Fragen zur Szenengeometrie
┌──

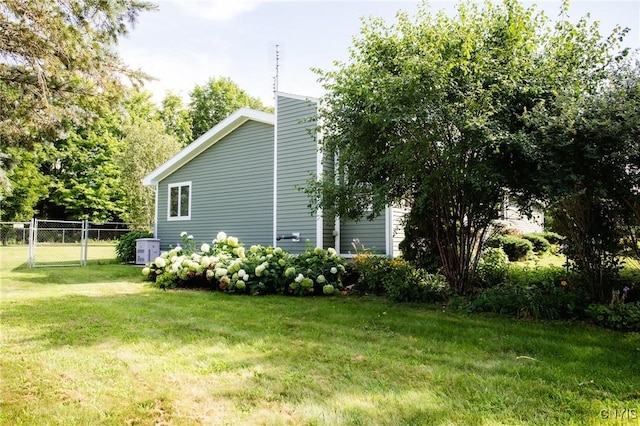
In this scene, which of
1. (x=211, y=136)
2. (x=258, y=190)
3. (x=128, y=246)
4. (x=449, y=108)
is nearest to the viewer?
(x=449, y=108)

└──

* **Zu bearbeitende Aufgabe**
Kannst du die gesamte Auflistung oben Zeile für Zeile unverändert wiedergeben und dabei die Bilder weglassen?

* **Vollständige Antwort**
In this scene, which of
1. (x=211, y=136)
2. (x=258, y=190)
3. (x=128, y=246)
4. (x=449, y=108)
is nearest to the viewer?
(x=449, y=108)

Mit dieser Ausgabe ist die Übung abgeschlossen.